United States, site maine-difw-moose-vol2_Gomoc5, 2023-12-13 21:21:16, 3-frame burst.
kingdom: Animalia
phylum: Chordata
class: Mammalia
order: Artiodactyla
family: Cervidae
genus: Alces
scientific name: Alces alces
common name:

====================

Output the listing above exactly, keeping each line as it was.

Written answer
United States, site maine-difw-moose-vol2_Gomoc5, 2023-12-13 21:21:16, 3-frame burst.
kingdom: Animalia
phylum: Chordata
class: Mammalia
order: Artiodactyla
family: Cervidae
genus: Alces
scientific name: Alces alces
common name:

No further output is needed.